Records shown:
———

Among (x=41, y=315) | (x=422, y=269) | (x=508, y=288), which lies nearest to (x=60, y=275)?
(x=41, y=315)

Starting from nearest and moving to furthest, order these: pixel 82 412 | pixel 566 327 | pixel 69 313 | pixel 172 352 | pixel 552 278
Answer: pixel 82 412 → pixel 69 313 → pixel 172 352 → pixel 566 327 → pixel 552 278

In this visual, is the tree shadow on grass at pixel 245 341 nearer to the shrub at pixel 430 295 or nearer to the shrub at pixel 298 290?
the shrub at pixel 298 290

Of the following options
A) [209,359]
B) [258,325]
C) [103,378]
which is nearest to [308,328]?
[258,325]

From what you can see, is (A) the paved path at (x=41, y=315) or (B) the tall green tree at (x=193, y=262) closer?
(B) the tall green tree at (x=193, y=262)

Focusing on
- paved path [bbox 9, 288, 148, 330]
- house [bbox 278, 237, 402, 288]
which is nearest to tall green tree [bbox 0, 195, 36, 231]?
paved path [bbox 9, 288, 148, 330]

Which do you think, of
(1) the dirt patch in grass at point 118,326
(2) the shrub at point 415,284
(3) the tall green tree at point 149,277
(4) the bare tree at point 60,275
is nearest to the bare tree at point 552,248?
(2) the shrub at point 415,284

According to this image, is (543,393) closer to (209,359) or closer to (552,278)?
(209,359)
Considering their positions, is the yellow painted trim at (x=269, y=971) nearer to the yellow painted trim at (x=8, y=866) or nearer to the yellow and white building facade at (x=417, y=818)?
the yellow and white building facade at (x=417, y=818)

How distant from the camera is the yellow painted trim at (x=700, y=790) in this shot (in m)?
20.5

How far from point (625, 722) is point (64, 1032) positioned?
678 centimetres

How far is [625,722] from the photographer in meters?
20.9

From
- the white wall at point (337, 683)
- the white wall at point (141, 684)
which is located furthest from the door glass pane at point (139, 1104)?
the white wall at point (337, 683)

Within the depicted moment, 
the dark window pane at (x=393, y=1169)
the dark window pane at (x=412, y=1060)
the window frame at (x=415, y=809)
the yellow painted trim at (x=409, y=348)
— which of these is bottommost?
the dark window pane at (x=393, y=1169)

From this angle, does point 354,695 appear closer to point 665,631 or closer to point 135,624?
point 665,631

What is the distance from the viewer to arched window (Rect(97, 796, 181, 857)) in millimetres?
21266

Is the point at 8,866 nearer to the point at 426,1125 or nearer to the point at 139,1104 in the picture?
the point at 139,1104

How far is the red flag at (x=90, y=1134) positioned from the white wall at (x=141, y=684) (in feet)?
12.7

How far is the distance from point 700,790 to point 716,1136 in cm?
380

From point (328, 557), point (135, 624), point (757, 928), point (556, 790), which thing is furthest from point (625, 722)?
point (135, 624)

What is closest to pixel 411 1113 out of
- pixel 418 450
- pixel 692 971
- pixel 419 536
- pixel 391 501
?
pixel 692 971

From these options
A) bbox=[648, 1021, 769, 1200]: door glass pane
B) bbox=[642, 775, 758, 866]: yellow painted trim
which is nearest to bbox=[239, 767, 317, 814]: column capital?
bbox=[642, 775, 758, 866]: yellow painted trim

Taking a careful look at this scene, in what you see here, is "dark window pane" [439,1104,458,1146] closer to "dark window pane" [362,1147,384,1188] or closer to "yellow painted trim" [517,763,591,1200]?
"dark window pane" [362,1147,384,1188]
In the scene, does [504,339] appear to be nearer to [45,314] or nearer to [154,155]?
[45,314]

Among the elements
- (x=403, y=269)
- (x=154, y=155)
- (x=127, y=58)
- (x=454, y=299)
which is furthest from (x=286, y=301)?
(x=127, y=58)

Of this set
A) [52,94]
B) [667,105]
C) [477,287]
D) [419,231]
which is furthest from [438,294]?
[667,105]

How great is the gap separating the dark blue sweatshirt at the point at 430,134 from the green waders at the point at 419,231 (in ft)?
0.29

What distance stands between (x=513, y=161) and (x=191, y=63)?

———

What you will do:
Nothing in the listing may be changed; retype it all exactly.

Solution for this task:
Among (x=41, y=315) | (x=422, y=269) | (x=508, y=288), which lies nearest to (x=60, y=275)?
(x=41, y=315)

Starting from nearest and moving to furthest, order these: pixel 82 412 | pixel 566 327 | pixel 69 313 | pixel 172 352 | pixel 552 278
Answer: pixel 82 412 → pixel 69 313 → pixel 172 352 → pixel 566 327 → pixel 552 278

In this visual, is the tree shadow on grass at pixel 245 341 nearer to the shrub at pixel 430 295 or nearer to the shrub at pixel 298 290?
the shrub at pixel 298 290

Of the following options
A) [209,359]
B) [258,325]
C) [103,378]
which is nearest to [308,328]?
[258,325]

From what you can see, is (A) the paved path at (x=41, y=315) or (B) the tall green tree at (x=193, y=262) closer?
(B) the tall green tree at (x=193, y=262)

Focusing on
- paved path [bbox 9, 288, 148, 330]
- house [bbox 278, 237, 402, 288]
which is nearest to tall green tree [bbox 0, 195, 36, 231]?
paved path [bbox 9, 288, 148, 330]

Which do you think, of
(1) the dirt patch in grass at point 118,326
(2) the shrub at point 415,284
(3) the tall green tree at point 149,277
(4) the bare tree at point 60,275
is nearest to the bare tree at point 552,248?
(2) the shrub at point 415,284

According to this image, is (543,393) closer to (209,359) or closer to (552,278)?
(209,359)
Considering their positions, is the yellow painted trim at (x=269, y=971) nearer to the yellow painted trim at (x=8, y=866) or nearer to the yellow and white building facade at (x=417, y=818)?
the yellow and white building facade at (x=417, y=818)

How distant from the camera is the yellow painted trim at (x=700, y=790) in this shot (in m)?
20.5

How far from point (625, 722) is point (64, 1032) positioned?
678 centimetres

How far is [625,722] from the photographer in meters?
20.9

From
- the white wall at point (337, 683)
- the white wall at point (141, 684)
which is located furthest from the door glass pane at point (139, 1104)?
the white wall at point (337, 683)

Within the depicted moment, 
the dark window pane at (x=393, y=1169)
the dark window pane at (x=412, y=1060)
the window frame at (x=415, y=809)
the yellow painted trim at (x=409, y=348)
— which of these is bottommost?
the dark window pane at (x=393, y=1169)

From this angle, does point 354,695 appear closer to point 665,631 or closer to point 135,624?
point 665,631

What is the distance from the viewer to arched window (Rect(97, 796, 181, 857)) in millimetres?
21266

Is the point at 8,866 nearer to the point at 426,1125 or nearer to the point at 139,1104 in the picture?
the point at 139,1104

How far is the red flag at (x=90, y=1134) positioned from the white wall at (x=141, y=684) (in feet)?
12.7

How far is the distance from point 700,790 to point 716,1136 in cm?
380

From point (328, 557), point (135, 624), point (757, 928), point (556, 790), which thing is furthest from point (625, 722)?
point (135, 624)

What is closest to pixel 411 1113 out of
- pixel 418 450
- pixel 692 971
- pixel 419 536
- pixel 391 501
?
pixel 692 971

From these options
A) bbox=[648, 1021, 769, 1200]: door glass pane
B) bbox=[642, 775, 758, 866]: yellow painted trim
which is nearest to bbox=[239, 767, 317, 814]: column capital?
bbox=[642, 775, 758, 866]: yellow painted trim

Taking a careful look at this scene, in what you see here, is "dark window pane" [439,1104,458,1146] closer to "dark window pane" [362,1147,384,1188] or closer to "yellow painted trim" [517,763,591,1200]?
"dark window pane" [362,1147,384,1188]
In the scene, does [504,339] appear to be nearer to [45,314] or nearer to [154,155]?
[45,314]

Among the elements
- (x=403, y=269)
- (x=154, y=155)
- (x=127, y=58)
- (x=454, y=299)
which is furthest from (x=286, y=301)?
(x=127, y=58)

Of this set
A) [52,94]
B) [667,105]
C) [477,287]
D) [419,231]
which is furthest from [438,294]?
[667,105]

How great is the gap separating the dark blue sweatshirt at the point at 430,134 from the green waders at the point at 419,231 (in ft)?
0.29

What distance stands between (x=513, y=161) and (x=191, y=63)?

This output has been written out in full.